Other information include the projection (crs), the source, name of the layer and values in it (which we will cover in a separate blog post).

We can visualize that object in a map using the plot function.

plot(globe_elevation)

R uses a default color scheme to show the gradient of elevation across this dataset. Notice how the areas in green are the highest mountain range sin the globe (the Andes and the Himalayas).

Let’s focus on North America. We can use the function crop to modify the extent of our file. That function requires 1) the raster object to be cropped; 2) the extent to which it should be cropped. We give the extent as a vector in the order xmin, xmax, ymin, ymax. The numbers shown below were retrieved from a visual inspection of the coordinates (like in google maps, for instance).

north_america_elevation <- crop(globe_elevation,c(-141,-51,17,59))

Now let’s visualize our new raster:

plot(north_america_elevation)

As a final exercise, let’s try to plot a vector file on top of our raster file. For this, we will use a vector file with the states of a few countries in the world (US and Canada included), retrieved from the database Natural Earth. In the page linked, we have vectors of political boundaries across the world, one of them being Admin 1 – States, provinces, which is the one that we download.

Vector files come as a collection of files, one of them being a shapefile with extension .shp. Here, we will use the rgdal package to load our shapefile into R (make sure to install this package if you don’t have it yet).

library(rgdal)
states <- readOGR('ne_50m_admin_1_states_provinces/ne_50m_admin_1_states_provinces.shp')

To plot states on top of our raster, we first plot our raster object…

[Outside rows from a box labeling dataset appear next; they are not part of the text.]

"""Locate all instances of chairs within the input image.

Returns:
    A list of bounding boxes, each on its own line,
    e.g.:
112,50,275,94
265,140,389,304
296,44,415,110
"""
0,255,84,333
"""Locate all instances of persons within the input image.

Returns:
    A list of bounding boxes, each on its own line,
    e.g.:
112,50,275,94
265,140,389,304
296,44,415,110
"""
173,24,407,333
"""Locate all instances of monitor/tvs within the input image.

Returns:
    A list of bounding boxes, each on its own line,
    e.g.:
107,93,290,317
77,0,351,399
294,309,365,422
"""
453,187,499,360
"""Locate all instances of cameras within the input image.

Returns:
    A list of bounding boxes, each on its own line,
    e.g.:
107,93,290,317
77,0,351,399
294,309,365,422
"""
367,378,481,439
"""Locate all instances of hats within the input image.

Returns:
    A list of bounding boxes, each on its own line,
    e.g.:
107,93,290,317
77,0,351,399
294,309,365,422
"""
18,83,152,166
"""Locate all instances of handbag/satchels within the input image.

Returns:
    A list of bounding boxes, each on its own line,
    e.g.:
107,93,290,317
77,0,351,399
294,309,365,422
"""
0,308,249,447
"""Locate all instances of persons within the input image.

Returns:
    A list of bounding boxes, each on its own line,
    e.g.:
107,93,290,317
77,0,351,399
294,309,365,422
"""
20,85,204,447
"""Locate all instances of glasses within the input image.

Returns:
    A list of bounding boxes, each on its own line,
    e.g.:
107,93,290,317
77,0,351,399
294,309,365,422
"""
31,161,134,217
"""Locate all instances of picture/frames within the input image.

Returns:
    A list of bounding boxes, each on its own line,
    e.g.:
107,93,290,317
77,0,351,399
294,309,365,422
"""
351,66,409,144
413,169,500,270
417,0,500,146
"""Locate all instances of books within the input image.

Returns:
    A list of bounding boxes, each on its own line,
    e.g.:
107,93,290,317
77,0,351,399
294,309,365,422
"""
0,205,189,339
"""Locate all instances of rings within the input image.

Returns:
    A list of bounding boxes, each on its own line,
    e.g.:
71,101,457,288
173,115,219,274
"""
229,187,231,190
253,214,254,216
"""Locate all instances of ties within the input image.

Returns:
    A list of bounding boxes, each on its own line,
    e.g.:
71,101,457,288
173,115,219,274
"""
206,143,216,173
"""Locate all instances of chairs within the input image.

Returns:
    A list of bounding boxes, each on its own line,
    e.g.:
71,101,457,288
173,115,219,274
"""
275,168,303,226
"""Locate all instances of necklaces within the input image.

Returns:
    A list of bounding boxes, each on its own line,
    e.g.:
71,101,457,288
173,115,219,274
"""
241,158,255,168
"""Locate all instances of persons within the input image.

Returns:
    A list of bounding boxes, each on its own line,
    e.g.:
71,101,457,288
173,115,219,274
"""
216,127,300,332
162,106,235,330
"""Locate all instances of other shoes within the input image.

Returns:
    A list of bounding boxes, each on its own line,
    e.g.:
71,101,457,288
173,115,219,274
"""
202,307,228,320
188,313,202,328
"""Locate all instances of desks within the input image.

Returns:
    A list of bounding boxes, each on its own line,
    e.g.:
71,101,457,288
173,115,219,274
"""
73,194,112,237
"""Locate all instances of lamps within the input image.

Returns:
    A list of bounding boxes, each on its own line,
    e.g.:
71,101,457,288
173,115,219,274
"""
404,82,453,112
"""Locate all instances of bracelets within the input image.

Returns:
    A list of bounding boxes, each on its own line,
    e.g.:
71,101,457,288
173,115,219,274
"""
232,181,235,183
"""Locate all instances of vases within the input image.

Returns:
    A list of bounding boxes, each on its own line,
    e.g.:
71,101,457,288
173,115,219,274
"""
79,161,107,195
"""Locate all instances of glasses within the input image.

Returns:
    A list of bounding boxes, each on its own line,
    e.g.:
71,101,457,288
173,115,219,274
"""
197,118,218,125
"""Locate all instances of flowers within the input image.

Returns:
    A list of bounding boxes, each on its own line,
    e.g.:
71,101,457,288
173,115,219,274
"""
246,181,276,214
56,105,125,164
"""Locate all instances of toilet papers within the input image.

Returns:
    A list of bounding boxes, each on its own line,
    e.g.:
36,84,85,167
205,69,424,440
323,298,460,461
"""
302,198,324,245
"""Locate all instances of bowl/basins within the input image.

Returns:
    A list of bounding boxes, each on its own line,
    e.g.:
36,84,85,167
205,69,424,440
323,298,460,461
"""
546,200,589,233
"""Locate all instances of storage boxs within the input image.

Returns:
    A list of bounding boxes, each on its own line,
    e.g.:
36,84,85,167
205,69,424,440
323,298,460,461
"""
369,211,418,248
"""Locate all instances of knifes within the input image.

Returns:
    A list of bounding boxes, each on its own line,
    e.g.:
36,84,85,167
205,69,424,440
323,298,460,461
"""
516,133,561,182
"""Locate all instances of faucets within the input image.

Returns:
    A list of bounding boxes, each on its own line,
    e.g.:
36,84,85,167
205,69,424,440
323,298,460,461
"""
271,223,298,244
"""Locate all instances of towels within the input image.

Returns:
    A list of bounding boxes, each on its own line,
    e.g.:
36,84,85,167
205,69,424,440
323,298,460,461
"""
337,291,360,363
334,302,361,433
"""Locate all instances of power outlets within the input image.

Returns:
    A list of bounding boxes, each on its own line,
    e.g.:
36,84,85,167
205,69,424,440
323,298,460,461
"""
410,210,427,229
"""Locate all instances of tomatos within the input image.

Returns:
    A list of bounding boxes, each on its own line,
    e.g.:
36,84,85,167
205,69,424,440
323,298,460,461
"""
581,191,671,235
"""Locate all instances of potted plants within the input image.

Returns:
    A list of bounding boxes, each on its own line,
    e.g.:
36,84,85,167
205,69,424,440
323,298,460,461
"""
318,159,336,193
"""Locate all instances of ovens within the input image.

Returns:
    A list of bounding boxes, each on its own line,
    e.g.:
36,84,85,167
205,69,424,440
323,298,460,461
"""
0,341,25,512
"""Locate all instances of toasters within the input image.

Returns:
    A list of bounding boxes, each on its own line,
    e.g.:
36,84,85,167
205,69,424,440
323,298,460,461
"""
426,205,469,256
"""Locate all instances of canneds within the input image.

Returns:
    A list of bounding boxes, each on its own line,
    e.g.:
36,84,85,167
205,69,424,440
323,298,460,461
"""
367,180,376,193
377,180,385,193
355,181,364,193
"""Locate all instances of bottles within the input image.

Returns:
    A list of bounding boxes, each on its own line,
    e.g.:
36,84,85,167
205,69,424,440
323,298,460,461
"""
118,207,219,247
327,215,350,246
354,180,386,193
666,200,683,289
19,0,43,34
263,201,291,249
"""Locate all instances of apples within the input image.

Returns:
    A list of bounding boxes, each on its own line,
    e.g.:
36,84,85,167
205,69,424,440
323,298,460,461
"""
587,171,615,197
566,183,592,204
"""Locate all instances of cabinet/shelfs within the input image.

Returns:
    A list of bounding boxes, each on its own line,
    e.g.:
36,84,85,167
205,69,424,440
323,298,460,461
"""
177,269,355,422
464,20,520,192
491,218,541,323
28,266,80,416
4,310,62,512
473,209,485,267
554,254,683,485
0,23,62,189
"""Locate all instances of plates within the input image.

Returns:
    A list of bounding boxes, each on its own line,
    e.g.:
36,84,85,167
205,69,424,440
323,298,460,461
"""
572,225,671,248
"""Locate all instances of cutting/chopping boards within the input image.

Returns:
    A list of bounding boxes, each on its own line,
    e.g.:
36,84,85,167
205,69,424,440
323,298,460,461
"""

plot(north_america_elevation)

… and then we plot our shapefile object, using the argument add=T, which tells R to add our second plot on top of our first one.

plot(states,add=T)

And there you go: now we have a map combining information from both vector and raster files. One following step could be to extract elevation information per state and, as you’ve probably guessed, functions for such tasks are built within the raster package. That is something we will be covering in future posts about the raster package.